ASA accused of “sinister threat to freedom of expression”

The National Secular Society (NSS) has accused the advertising watchdog of “reintroducing the blasphemy law” following its decision to ban the Antonio Federici ice cream advert showing two priests about to kiss.

The secularists are calling on communications minister Ed Vaizey to investigate the Advertising Standards Authority’s decision to ban the ad which shows two men dressed as priests about to kiss with the strapline: “We Believe in Salvation”.

In a letter to Vaizey The National Secular Society says that banning the “mildly humorous and satirical” ads “represents something much more sinister”.

It goes on to say: “We have now reached the stage where any reference to religion that is not completely reverential is immediately branded as “offensive” and therefore unacceptable.

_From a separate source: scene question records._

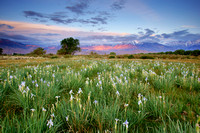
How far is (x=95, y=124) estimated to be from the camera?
1.75 meters

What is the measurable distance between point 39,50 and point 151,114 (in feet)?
361

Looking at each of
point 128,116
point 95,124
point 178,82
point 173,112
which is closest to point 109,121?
point 95,124

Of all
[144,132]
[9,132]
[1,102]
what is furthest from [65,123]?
[1,102]

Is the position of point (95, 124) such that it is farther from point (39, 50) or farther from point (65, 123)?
point (39, 50)

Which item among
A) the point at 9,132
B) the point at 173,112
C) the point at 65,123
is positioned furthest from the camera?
the point at 173,112

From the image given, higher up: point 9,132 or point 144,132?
point 9,132

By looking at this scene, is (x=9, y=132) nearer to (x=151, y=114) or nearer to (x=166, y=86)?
(x=151, y=114)

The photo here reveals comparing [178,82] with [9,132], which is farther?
[178,82]

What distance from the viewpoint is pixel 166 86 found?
340 cm

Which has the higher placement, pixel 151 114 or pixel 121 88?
pixel 121 88

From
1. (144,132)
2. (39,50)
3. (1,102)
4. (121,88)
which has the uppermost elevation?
(39,50)

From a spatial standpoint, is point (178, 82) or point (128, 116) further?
point (178, 82)

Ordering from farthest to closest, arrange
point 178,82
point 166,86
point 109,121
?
1. point 178,82
2. point 166,86
3. point 109,121

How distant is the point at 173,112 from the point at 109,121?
1.27 metres
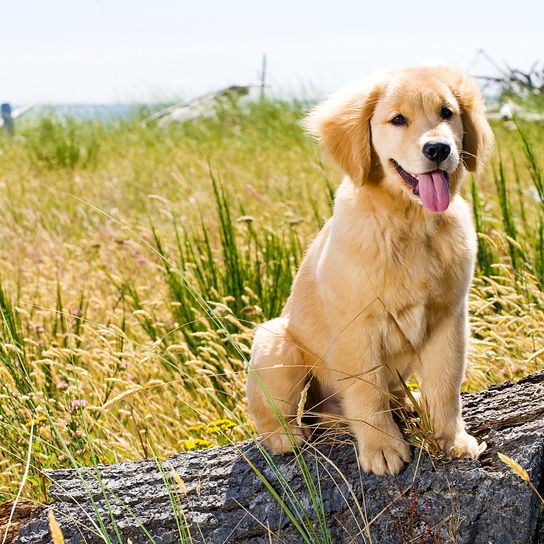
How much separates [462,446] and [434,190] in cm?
Result: 72

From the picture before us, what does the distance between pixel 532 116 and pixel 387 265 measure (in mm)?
8638

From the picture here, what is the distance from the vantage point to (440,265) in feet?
8.36

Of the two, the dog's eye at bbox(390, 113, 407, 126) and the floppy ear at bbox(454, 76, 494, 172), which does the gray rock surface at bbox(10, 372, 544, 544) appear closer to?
the floppy ear at bbox(454, 76, 494, 172)

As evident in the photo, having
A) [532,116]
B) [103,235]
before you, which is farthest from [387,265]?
[532,116]

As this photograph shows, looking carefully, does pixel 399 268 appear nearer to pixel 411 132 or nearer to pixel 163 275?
pixel 411 132

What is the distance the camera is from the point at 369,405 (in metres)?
2.57

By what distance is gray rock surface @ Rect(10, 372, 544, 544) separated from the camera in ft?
7.70

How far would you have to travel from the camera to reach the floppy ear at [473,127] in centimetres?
275

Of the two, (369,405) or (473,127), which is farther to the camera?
(473,127)

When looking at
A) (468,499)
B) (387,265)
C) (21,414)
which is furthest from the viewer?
(21,414)

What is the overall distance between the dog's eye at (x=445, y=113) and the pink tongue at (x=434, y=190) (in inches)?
8.2

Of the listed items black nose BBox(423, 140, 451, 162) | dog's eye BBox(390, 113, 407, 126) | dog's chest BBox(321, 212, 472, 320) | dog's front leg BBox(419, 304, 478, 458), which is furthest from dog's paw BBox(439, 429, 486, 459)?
dog's eye BBox(390, 113, 407, 126)

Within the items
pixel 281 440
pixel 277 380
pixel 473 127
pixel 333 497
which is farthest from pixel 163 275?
pixel 333 497

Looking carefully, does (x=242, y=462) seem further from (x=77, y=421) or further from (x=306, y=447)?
(x=77, y=421)
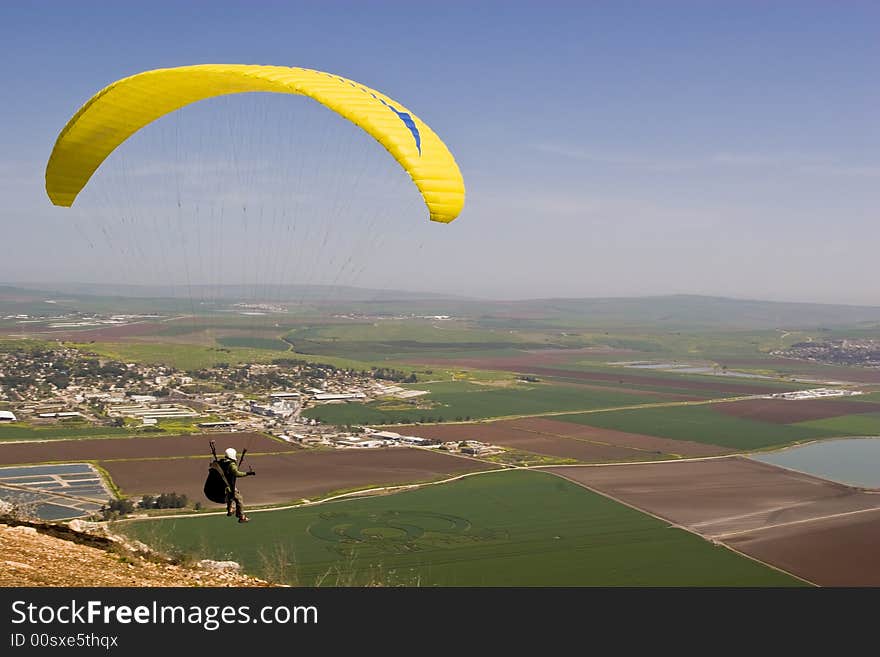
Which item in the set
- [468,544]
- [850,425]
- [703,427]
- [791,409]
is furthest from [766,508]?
[791,409]

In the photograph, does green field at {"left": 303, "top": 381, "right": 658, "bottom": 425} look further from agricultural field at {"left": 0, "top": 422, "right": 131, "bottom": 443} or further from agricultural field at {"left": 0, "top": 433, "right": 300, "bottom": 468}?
agricultural field at {"left": 0, "top": 422, "right": 131, "bottom": 443}

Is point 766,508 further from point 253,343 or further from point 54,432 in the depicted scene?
point 253,343

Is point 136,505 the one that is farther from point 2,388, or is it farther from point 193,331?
point 193,331

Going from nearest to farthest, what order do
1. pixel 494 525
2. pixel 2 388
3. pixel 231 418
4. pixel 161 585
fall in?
pixel 161 585, pixel 494 525, pixel 231 418, pixel 2 388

This is an intolerable threat to freedom of expression that must be challenged.

The organisation adds that banning the campaign for being offensive to Catholics on the basis of six complaints equates to reintroducing the blasphemy law in Britain.

Terry Sanderson, president of the National Secular Society, says: “The Advertising Standards Agency – which is elected by no-one and seems to be answerable to no-one – has reinstated the law unilaterally.”

“Anyone who has seen the Antonio Federici ads knows that they are mildly humorous, in no way threatening, abusive or insulting. It is entirely wrong that these advertisements have been banned by such an unaccountable body, which needs to be reined in.”

The ASA had no comment.

It is the third ad campaign from the ice cream company that has been banned by the ASA. The others showed a pregnant nun eating ice cream and a nun kissing a priest.